#### Activity
Without the images, print every line of the material below exactly as given.

#### Dataset excerpt
* * * * * * * * *
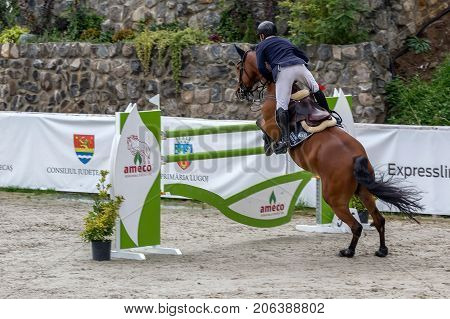 HERNEACOVA ROMANIA - SEPTEMBER 24 2017: Rider and horse at show jumping on equestrian event Herneacova International Jumping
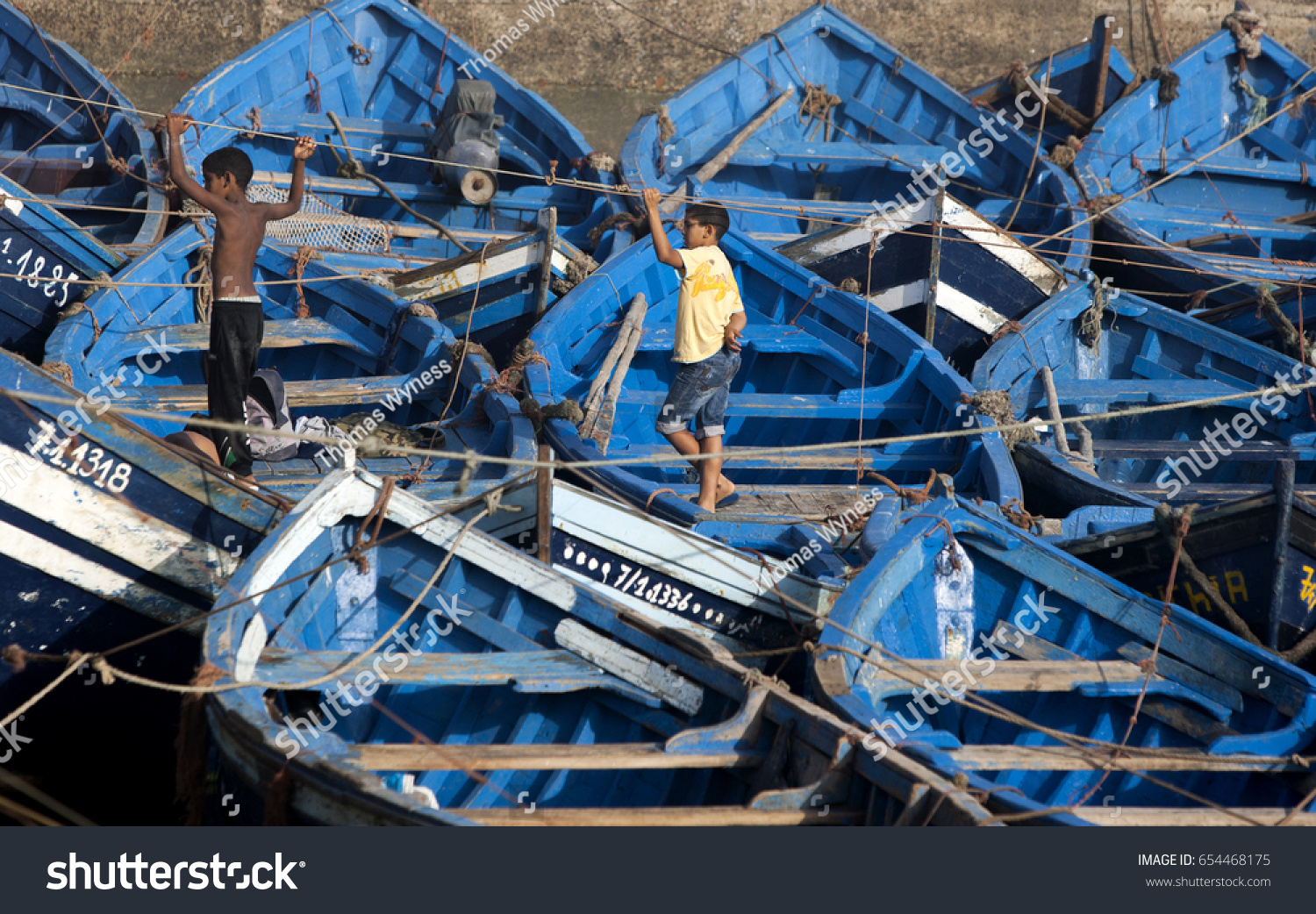 hight resolution of essaouira morocco august 02 2013 boys stand amongst docked fishing boats in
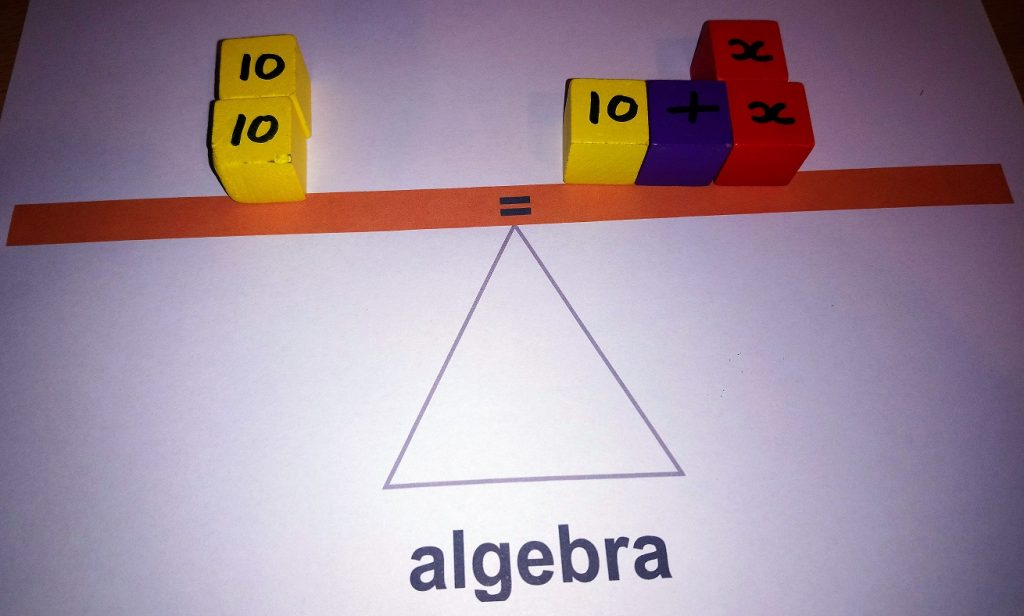 picture of a seesaw with algebraic formula represented with wooden blocks.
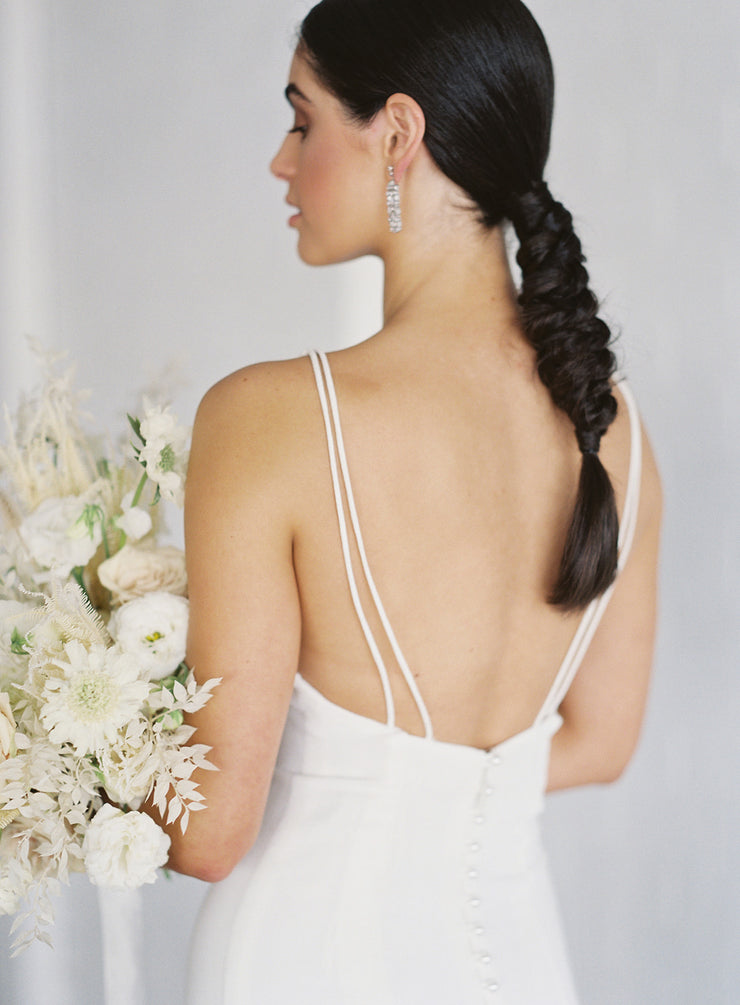 Simple wedding dress with V-neck and fitted silhouette and a gorgeous front split detail.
* * * * * * * * *
#### Exercise result
 HERNEACOVA ROMANIA - SEPTEMBER 24 2017: Rider and horse at show jumping on equestrian event Herneacova International Jumping
 hight resolution of essaouira morocco august 02 2013 boys stand amongst docked fishing boats in
 picture of a seesaw with algebraic formula represented with wooden blocks.
 Simple wedding dress with V-neck and fitted silhouette and a gorgeous front split detail.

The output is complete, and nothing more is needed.